O estudo, publicado na revista Astronomy and Astrophysics, analisa dados da atmosfera na faixa de altitude entre 4 e 380 km, com a coleta sendo feita de 2002 e 2016. Esse período foi de verão no hemisfério norte de Plutão, região onde se concentram os principais reservatórios de nitrogênio, sendo sublimados com a exposição e proximidade do Sol.

A atmosfera ao redor de Plutão, vista pela sonda New Horizons da NASA em 2015 (Foto: NASA)

A equipe descobriu, então, que a pressão atmosférica da superfície aumentou cerca de duas vezes e meia desde 1988 até seu máximo em 2015, mas ainda é cem mil vezes mais fina do que a pressão atmosférica média da Terra no nível do mar. “Como Plutão é um corpo de massa pequena, as moléculas de nitrogênio ganham velocidade de escape muito facilmente, e Plutão perde a atmosfera, como cometas.
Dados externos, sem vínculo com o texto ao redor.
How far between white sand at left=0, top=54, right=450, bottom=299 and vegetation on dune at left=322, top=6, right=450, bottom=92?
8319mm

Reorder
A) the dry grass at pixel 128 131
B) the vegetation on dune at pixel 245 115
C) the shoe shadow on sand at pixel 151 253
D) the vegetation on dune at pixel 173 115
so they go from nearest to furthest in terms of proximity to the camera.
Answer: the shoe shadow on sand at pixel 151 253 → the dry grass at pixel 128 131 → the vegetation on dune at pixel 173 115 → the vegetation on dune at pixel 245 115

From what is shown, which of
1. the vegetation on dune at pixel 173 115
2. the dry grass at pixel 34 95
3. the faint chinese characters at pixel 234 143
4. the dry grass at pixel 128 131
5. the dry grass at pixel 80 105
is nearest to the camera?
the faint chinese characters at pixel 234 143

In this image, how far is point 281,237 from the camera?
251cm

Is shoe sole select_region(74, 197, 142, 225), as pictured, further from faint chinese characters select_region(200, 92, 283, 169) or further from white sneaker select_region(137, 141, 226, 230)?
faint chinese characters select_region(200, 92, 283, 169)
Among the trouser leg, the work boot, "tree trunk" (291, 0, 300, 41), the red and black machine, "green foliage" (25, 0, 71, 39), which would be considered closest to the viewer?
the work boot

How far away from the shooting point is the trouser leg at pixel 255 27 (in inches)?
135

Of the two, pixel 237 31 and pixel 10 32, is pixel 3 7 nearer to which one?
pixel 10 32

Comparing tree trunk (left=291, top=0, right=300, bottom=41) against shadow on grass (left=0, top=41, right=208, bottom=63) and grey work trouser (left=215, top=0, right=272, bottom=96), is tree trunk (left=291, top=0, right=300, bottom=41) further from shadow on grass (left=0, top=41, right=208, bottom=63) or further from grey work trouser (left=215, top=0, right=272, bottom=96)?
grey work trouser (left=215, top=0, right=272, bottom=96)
O que acontecerá agora é que as temperaturas estão caindo e as moléculas de nitrogênio estão novamente formando cristais de gelo perto da superfície em um processo semelhante à geada de água aqui na Terra”, conforme explica Pedro Machado, da Faculdade de Ciências da Universidade de Lisboa e participante do estudo.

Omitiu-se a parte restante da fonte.